Lecture 5 - Statistical Power Flashcards
What are three examples of post-hoc tests?
Tukey hsd
T test
Scheffé
What does hsd stand for? As in tukey hsd test
Honestly significant difference
What does the tukey hsd test do
It establishes the smallest possible difference between two means
It uses a critical difference value. This comes from a fancy equation.
Any mean difference greater than the critical difference is significant.
How can a t test be used as a post hoc test?
It is modified - t is given by 0.05/c where c is the number of comparisons being made.
This is called a bonferroni correction
What do post hoc tests mean for error rates?
They’re conservative, which means they reduce the chance of type one errors but greatly increase the chance of a type two error
This means we can be very confident when we do find an effect
But it does mean null results are hard to interpret. There may still be an effect but we just can’t find it. (Low power??)
What are the four assumptions of the f ratio
Independence of numerator and denominator
Random sampling
Homogeneity of variance
Normality (normally distributed populations)
How can we test the assumptions of an ANOVA?
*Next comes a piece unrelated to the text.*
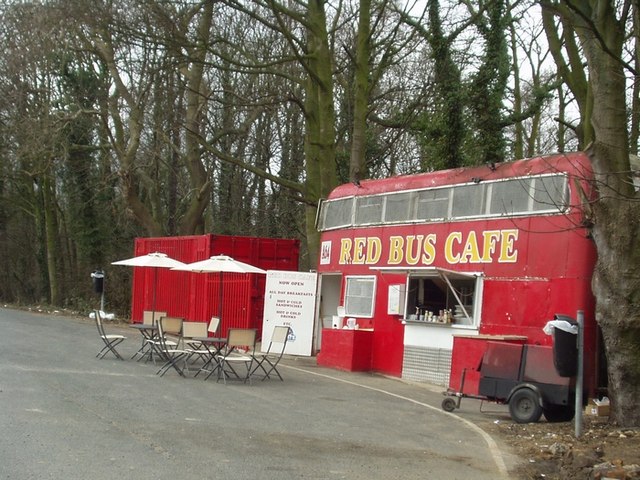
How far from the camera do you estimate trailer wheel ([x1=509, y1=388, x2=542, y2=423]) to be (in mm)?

Independence and random sampling are down to the experimenter so we assume they’ve been met
But we can test homogeneity of variance and normality
How can we test for homogeneity of variance?
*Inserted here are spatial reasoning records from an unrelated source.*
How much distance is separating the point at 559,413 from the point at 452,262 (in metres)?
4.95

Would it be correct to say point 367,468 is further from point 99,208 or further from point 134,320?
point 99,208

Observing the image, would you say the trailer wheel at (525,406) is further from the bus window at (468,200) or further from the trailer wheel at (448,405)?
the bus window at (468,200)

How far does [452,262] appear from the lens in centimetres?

In a between groups design:
Hartley’s F-Max
Bartlett
Cochran’s C
Within or mixed designs:
Box’s M
How would you do Box’s M by hand?
You’d do (largest variance/smaller variance)
What are the three most common tests of normality and how do they work?
Skew
Lilliefors
Shapiro-Wilks
(The bottom two are very hard to do by hand but SPSS has them)
They compare the actual distribution of data to a model of normal distribution
They are all pretty sensitive, and more so with large samples
How do we test skew?
We can test if the skew is significantly different from 0. If everything was perfectly normally distributed skew would be 0.
We use a z-score distribution to do this
If the z score is greater than + or - 1.96 then the sample is significantly different than a normal distribution
What is a transformation and why would we use one?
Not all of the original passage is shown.